PROVIDED MATERIAL:
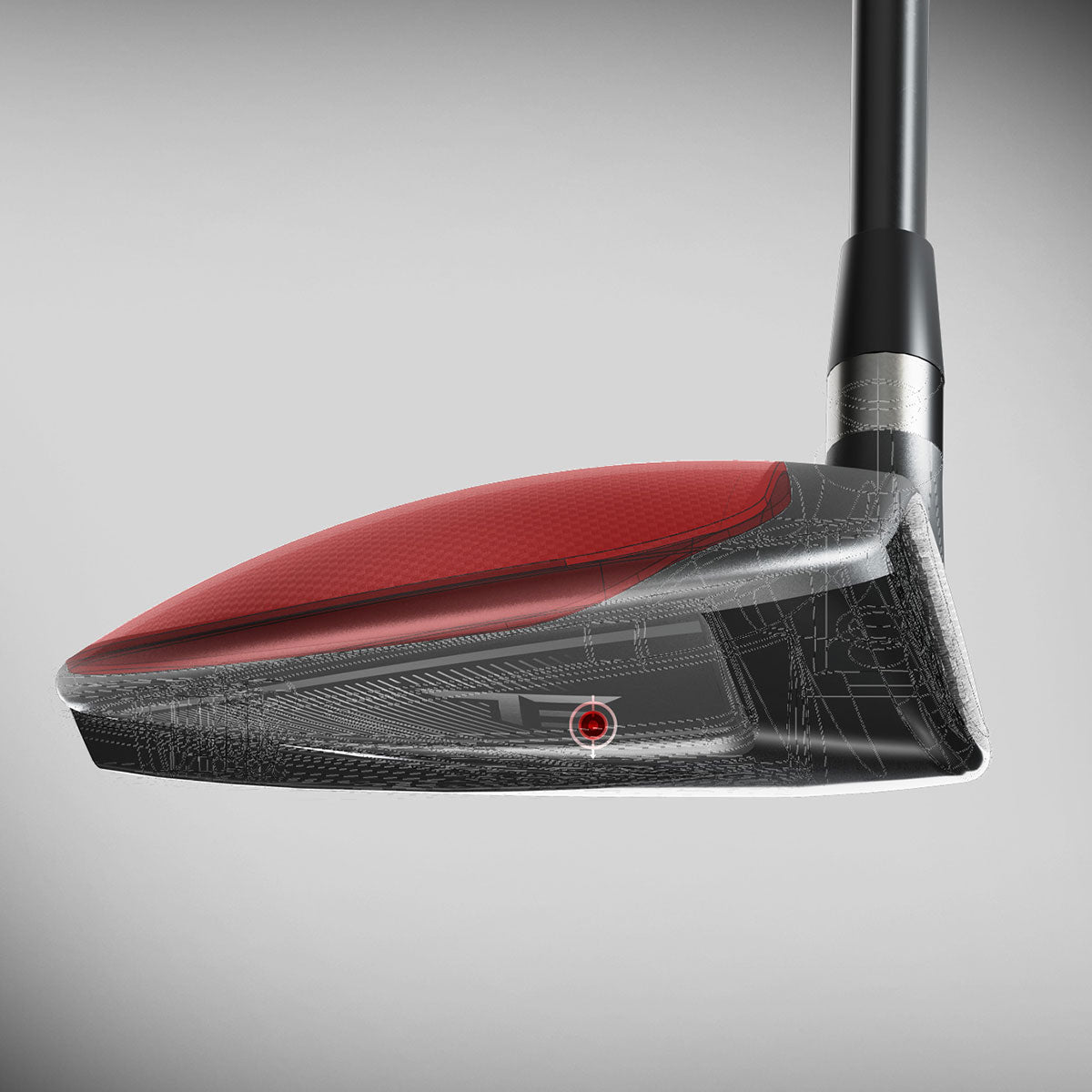 Tour Edge Women's Exotics Lite Fairway Wood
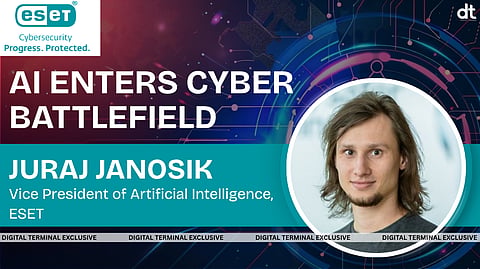 JADEPUFFER Shows That AI Can Automate More of The Kill Chain Than Encryption Alone: ESET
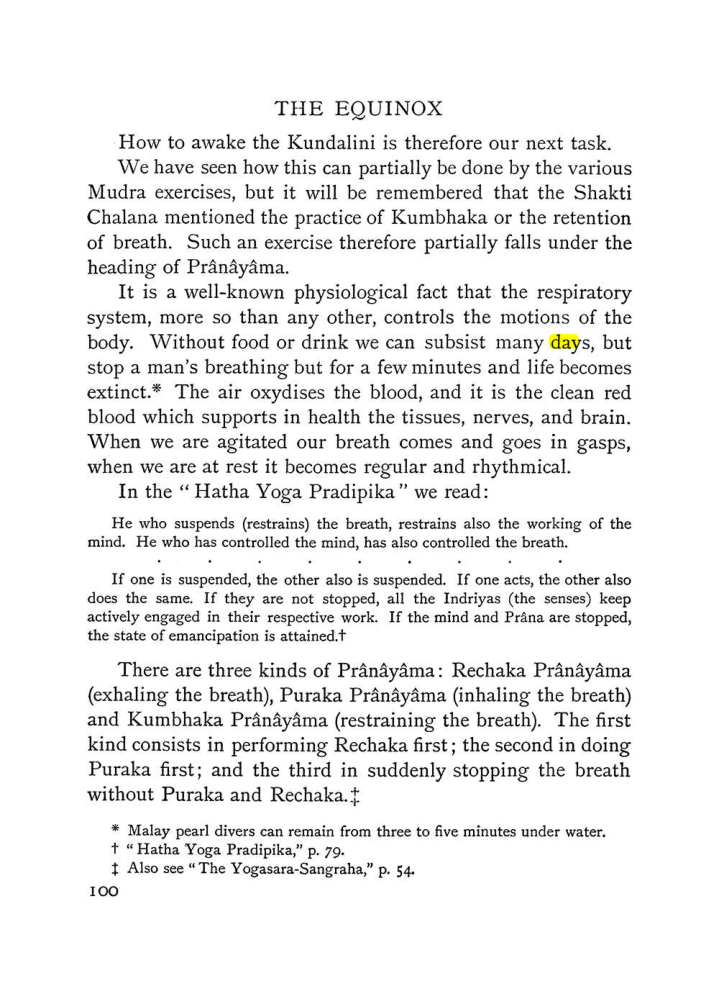 Original scan of The Equinox (Volume I, Number III), PDF page 114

TASK OBJECTIVE: Without including any picture, repeat the data exactly.

ANSWER AREA:
 Tour Edge Women's Exotics Lite Fairway Wood
 JADEPUFFER Shows That AI Can Automate More of The Kill Chain Than Encryption Alone: ESET
 Original scan of The Equinox (Volume I, Number III), PDF page 114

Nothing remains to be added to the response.